Filmagens que Deus faz e só vemos no Fim


Zé Luís



Em certo tempo da vida, todo mundo mostra um "quê" de cineasta. Basta atentarmos para a multidão de relatos sobre o filme auto-biográfico que passa, em fração de segundos, pelos olhos daqueles que se vêem as portas do fim quase sempre irremediável.

Raros são os Zefirelis, Spilbergs, Georges Lucas. A violência de alguns revelam Tarantinos. Muitos mostram produções medíocres, curtas-metragem, pornografias tristes, novelas mexicanas de 2ª, policiais, filmes de categoria"B". Raramente são épicos, mas estranhamente revelam uma intrincada harmonia em relação às outras histórias, "rodadas" de forma simultânea e aparentemente aleatória.

Fascino-me com isto desde criança, já que a coisa de "filminho" não é de agora, e meus pais já comentavam sobre o fenômeno.

Moleque, imaginava então que, deveria fazer algumas poses, algumas cenas divertidas, e quem sabe arrancar risos quando eu e o Criador assistíssimos minha história. Trancava-me no banheiro e, como diretor e astro, fazia meu show, tentando adivinhar onde poderia estar a câmera deste sobrenatural Big Brother. O melhor close valoriza a película.

Mas o filme não para de gravar, e com o tempo, mesmo sabendo que estava sendo registrado, desisti de atuar e deixei dar vazão a alma não fotogênica, desocultei discretamente o vilão que há em mim, provando que o mocinho da trama era na verdade o bandido, e todos nós, cinéfilos da vida, sabemos o triste e merecido fim para a maldade nestes contos.

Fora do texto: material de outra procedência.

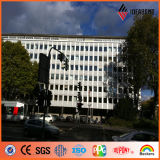 Ideabond Factory Direct Selling Metal Aluminum Exterior Wall Panel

Tentei fingir que as câmeras não estavam ali, ou ter a sorte que naquele momento, elas, por algum problema técnico, não tivessem registrado minhas maldades disfarçadas, imoralidades ocultas -ou não, os delitos e a mesquinhez que só eu e a - agora, maldita - câmera viam.

Como não havia mais jeito, me condicionei a crer que ela não estava ali, e passei a imaginar que era dono de meu destino, que minhas rédeas estavam controladas. Era eu um belo carro que insistentemente descia um barranco pedregoso onde não havia estrada, fingindo não ver que os pedaços do veículo estava se perdendo pelo caminho, e que gradativamente estava deixando de ser ser.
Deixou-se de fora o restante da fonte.